# [WHAT IS BEING ASKED]
Copy the lines below exactly, starting at the one with "Procesos Pedagógicos PDF" and ending at the one with "Workshopy Workshop se", and leave out any picture.

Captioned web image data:
= = = =

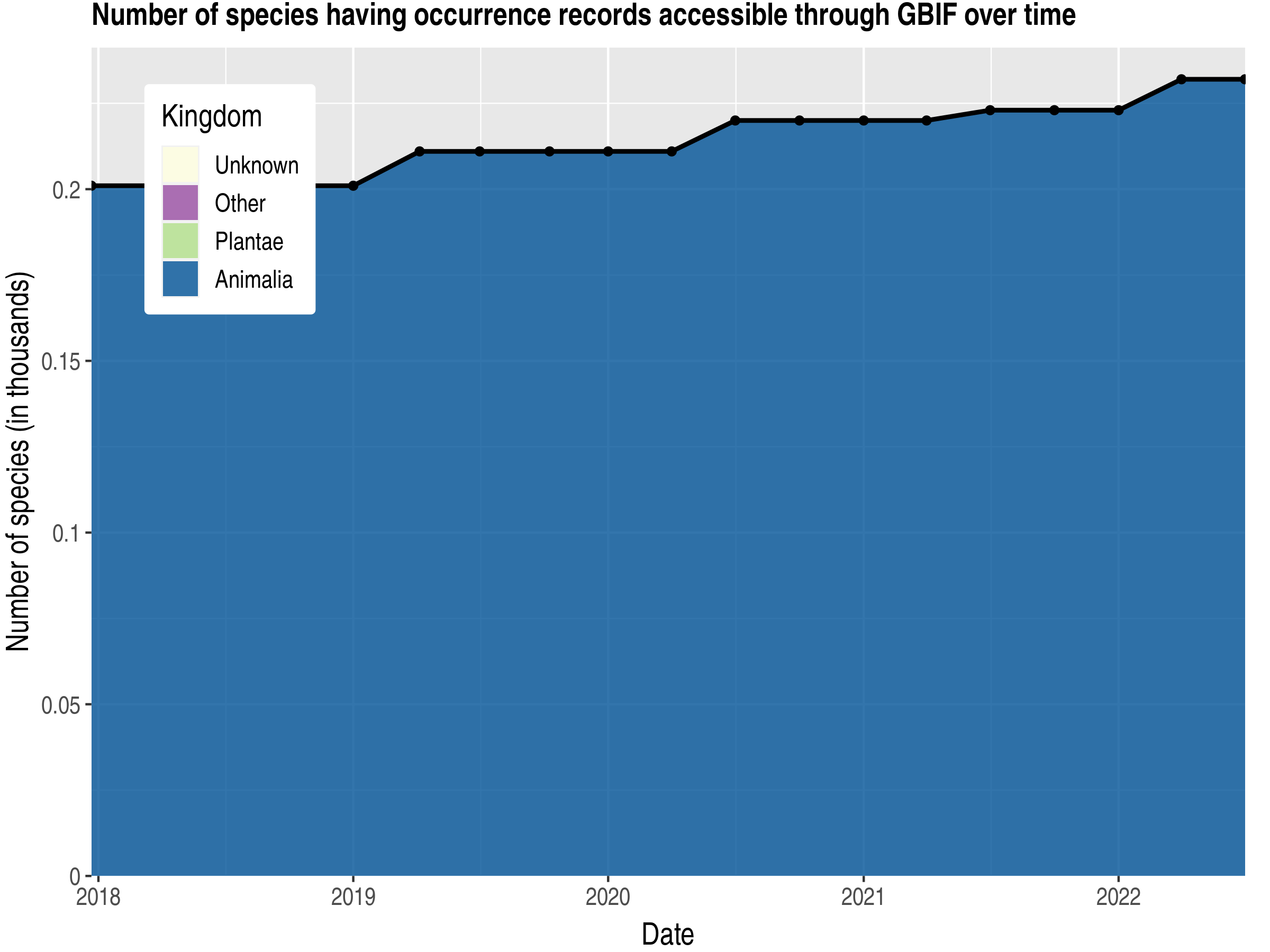 Data trend of species count by kingdom published Western Sahara
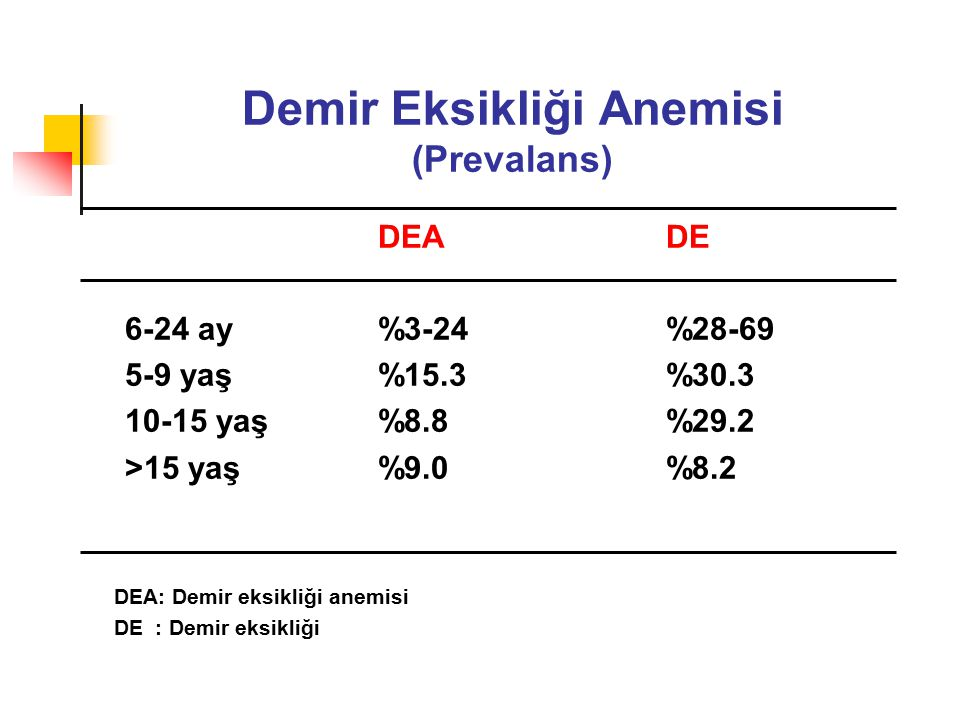 Demir Eksikliği Anemisi (Prevalans) DEADE 6-24 ay%3-24%28-69 5-9 yaş%15.3%30.3 10-15 yaş%8.8%29.2 >15 yaş%9.0%8.2 DEA: Demir eksikliği anemisi DE : Demir eksikliği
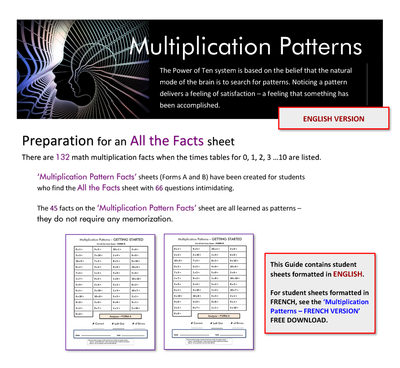 Quick Guide - Multiplication Patterns [ENGLISH FORMAT]
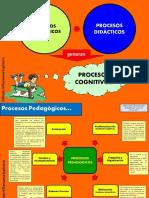 Procesos Pedagógicos PDF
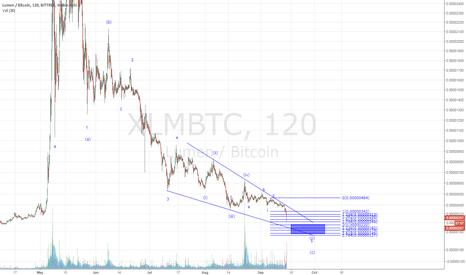 XLMBTC: A Stellar Opportunity Ahead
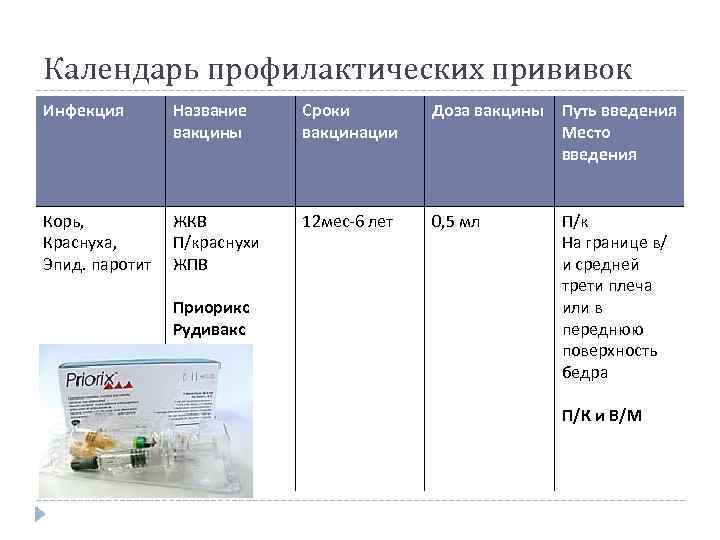 Прививка от клещевого энцефалита : инструкция по применению | компетентно о здоровье на ilive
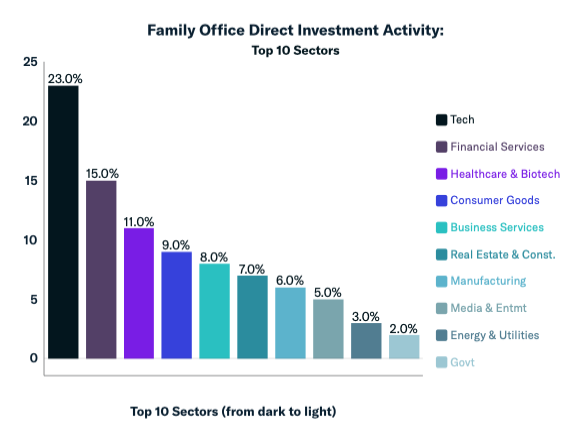 family office direct investment act april 2020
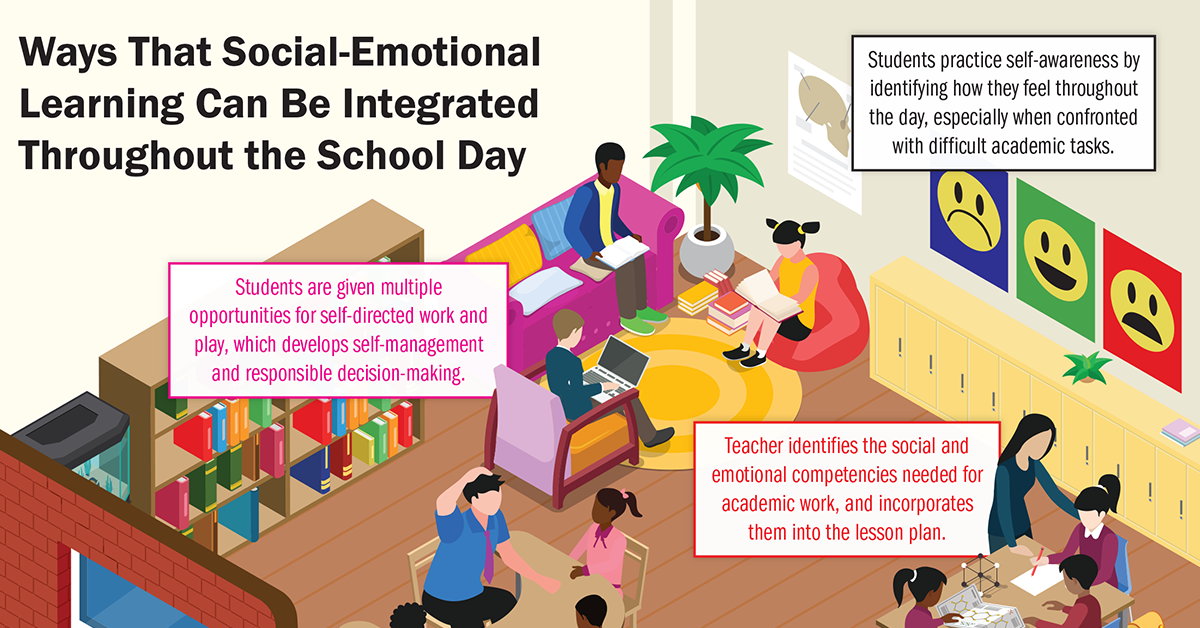Preparing Teachers to Support Social and Emotional Learning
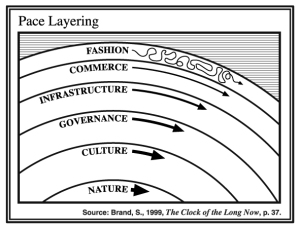 Pace Layers of Civilization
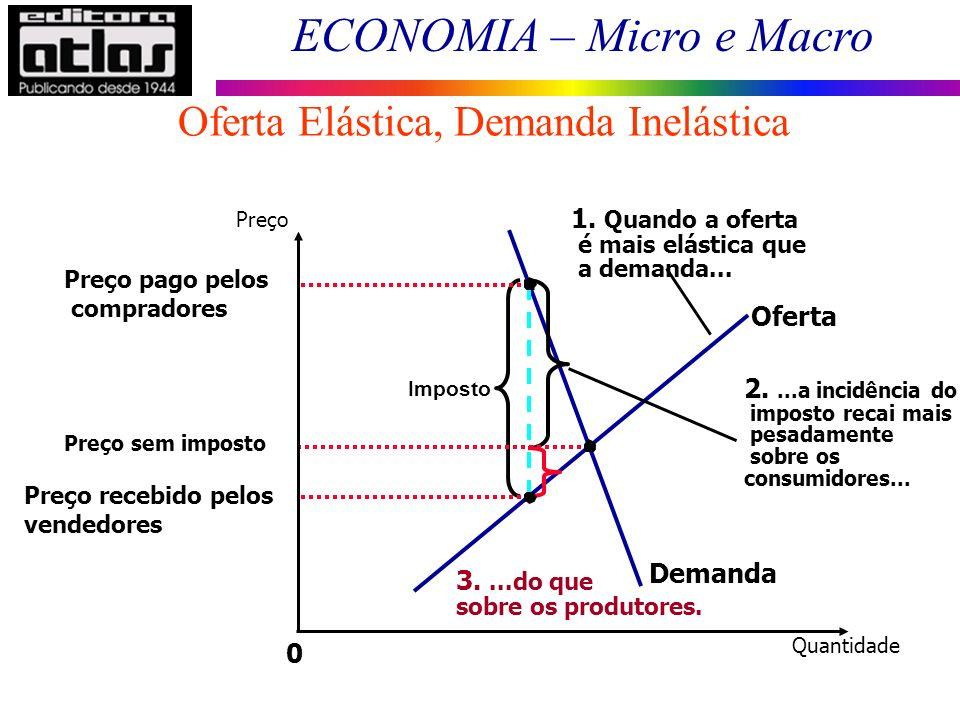 ECONOMIA – Micro e Macro Oferta Elástica, Demanda Inelástica Quantidade 0 Preço Demanda Oferta Imposto 1. Quando a oferta é mais elástica que a demand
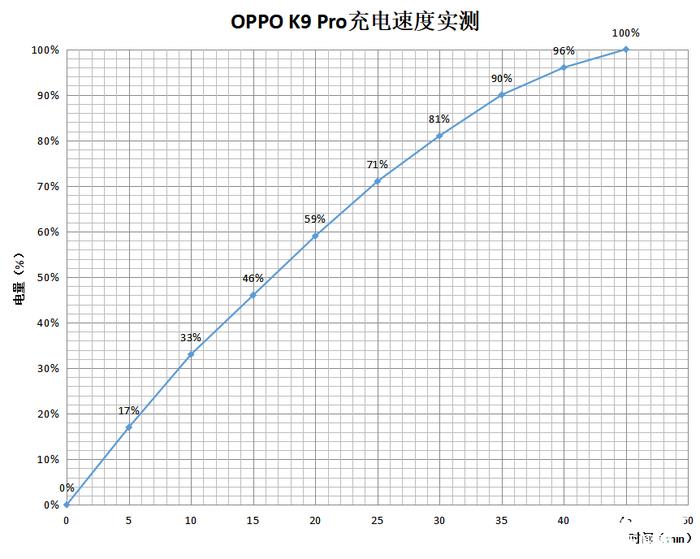 OPPO K9 Pro体验:轻薄时尚下的硬核实力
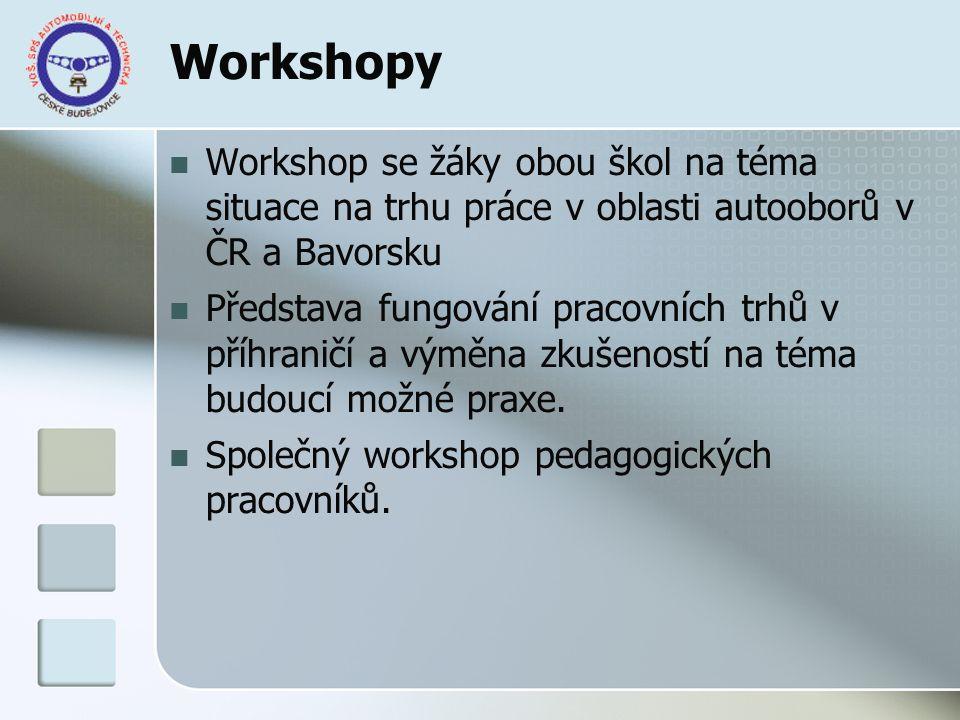 Workshopy Workshop se žáky obou škol na téma situace na trhu práce v oblasti autooborů v ČR a Bavorsku Představa fungování pracovních trhů v příhranič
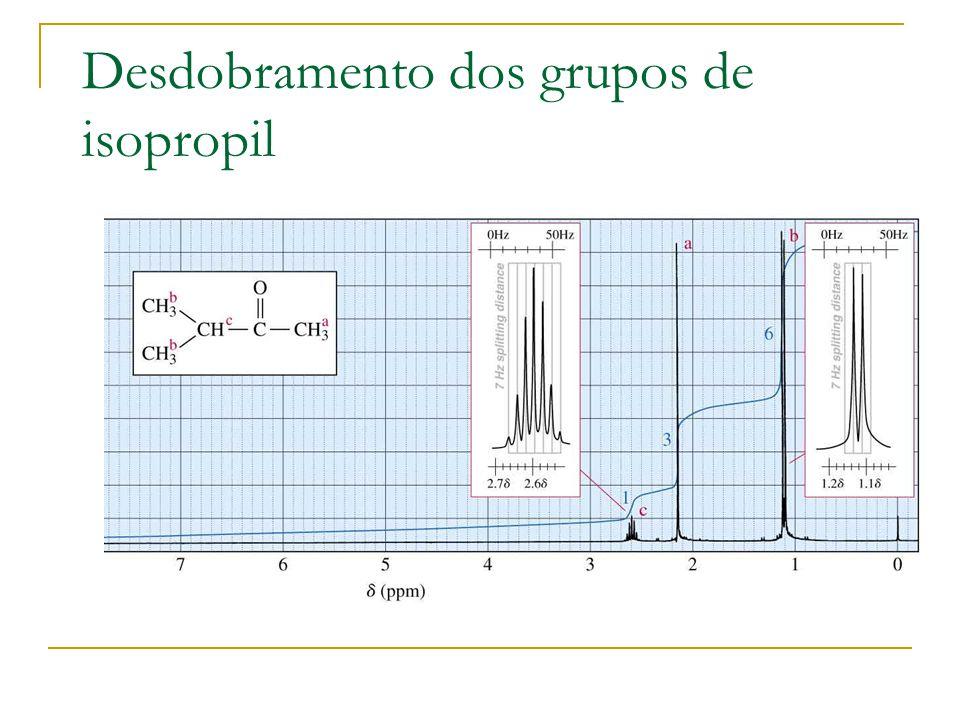 Desdobramento dos grupos de isopropil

= = = =

# [TASK OUTPUT]
 Procesos Pedagógicos PDF
 XLMBTC: A Stellar Opportunity Ahead
 Прививка от клещевого энцефалита : инструкция по применению | компетентно о здоровье на ilive
 family office direct investment act april 2020
Preparing Teachers to Support Social and Emotional Learning
 Pace Layers of Civilization
 ECONOMIA – Micro e Macro Oferta Elástica, Demanda Inelástica Quantidade 0 Preço Demanda Oferta Imposto 1. Quando a oferta é mais elástica que a demand
 OPPO K9 Pro体验:轻薄时尚下的硬核实力
 Workshopy Workshop se žáky obou škol na téma situace na trhu práce v oblasti autooborů v ČR a Bavorsku Představa fungování pracovních trhů v příhranič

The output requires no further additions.